■ Text provided ■
Sounds emanating from resonant objects such as rooms, plates and string instruments are composed of modes (standing waves) vibrating at different frequencies, each with its unique decay rate. Modal synthesis aims to reconstruct sounds by estimating these mode parameters and efficiently synthesizing modes using parallel biquad filters.
We have measured and modeled carillon bells at Stanford's Hoover Tower using modal synthesis. Our 'computer carillon' can ring at different dynamic levels using a parameterized clapper-bell interaction function. Sound examples are available here.
Modal parameters can be estimated on a warped frequency axis to resolve beating partials. The proposed method, Frequency warped ESPRIT, is used to model coupled piano strings that exhibit two-stage decay and beating modes in doublets and triplets, and room impulse responses. An additional optimization step is used to fine-tune the mode estimates. Sound examples are available here.

■ Dataset content ■
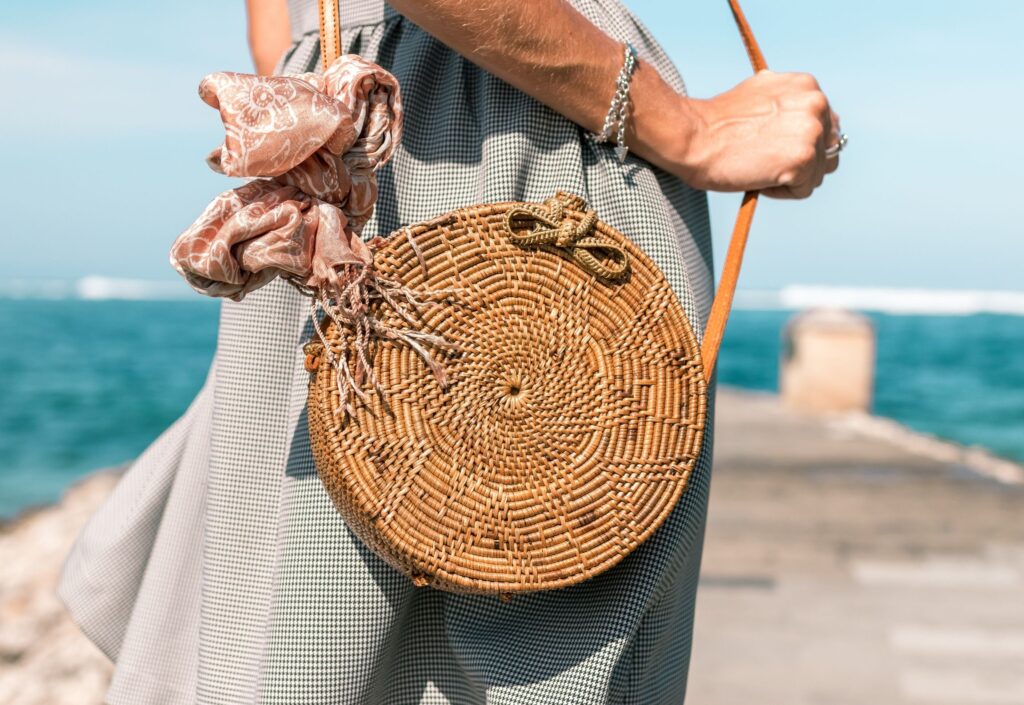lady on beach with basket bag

--

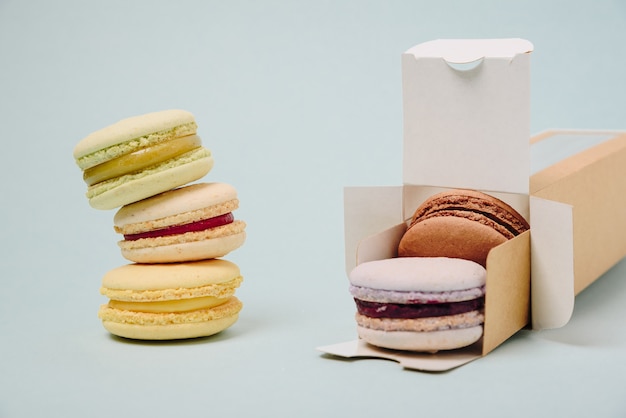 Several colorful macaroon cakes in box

■ Parts of the exercise ■
1. Reproduce the modal synthesis passage word for word, from "Sounds emanating from" up to and including "function. Sound examples are available here.".
2. In the modal synthesis passage, what filters efficiently synthesize the modes?
The lines here have no connection to the passage on modal synthesis.

■ Results ■
1.
Sounds emanating from resonant objects such as rooms, plates and string instruments are composed of modes (standing waves) vibrating at different frequencies, each with its unique decay rate. Modal synthesis aims to reconstruct sounds by estimating these mode parameters and efficiently synthesizing modes using parallel biquad filters.
We have measured and modeled carillon bells at Stanford's Hoover Tower using modal synthesis. Our 'computer carillon' can ring at different dynamic levels using a parameterized clapper-bell interaction function. Sound examples are available here.

2. Parallel biquad filters.